• Task directions: Render the lines below as a Markdown table with two columns, Row and Line. Give each non-blank line its own row, and omit the pictures.
*** Stored records ***
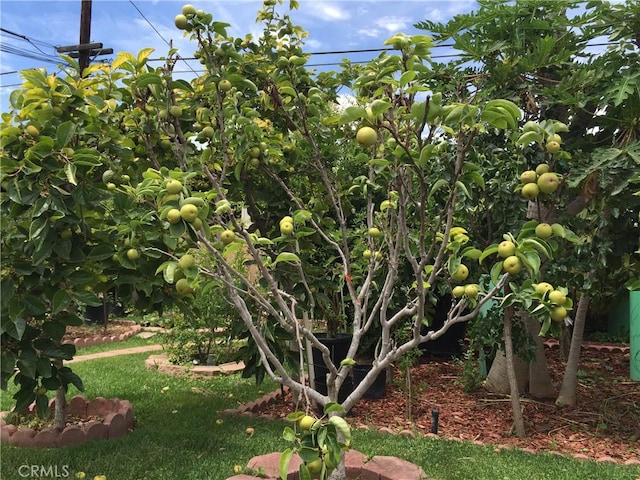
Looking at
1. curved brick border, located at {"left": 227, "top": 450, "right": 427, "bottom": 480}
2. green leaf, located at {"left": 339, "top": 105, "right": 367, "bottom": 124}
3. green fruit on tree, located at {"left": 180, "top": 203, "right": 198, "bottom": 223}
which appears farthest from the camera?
curved brick border, located at {"left": 227, "top": 450, "right": 427, "bottom": 480}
***
• Written response:
| Row | Line |
|---|---|
| 1 | Looking at |
| 2 | 1. curved brick border, located at {"left": 227, "top": 450, "right": 427, "bottom": 480} |
| 3 | 2. green leaf, located at {"left": 339, "top": 105, "right": 367, "bottom": 124} |
| 4 | 3. green fruit on tree, located at {"left": 180, "top": 203, "right": 198, "bottom": 223} |
| 5 | which appears farthest from the camera? |
| 6 | curved brick border, located at {"left": 227, "top": 450, "right": 427, "bottom": 480} |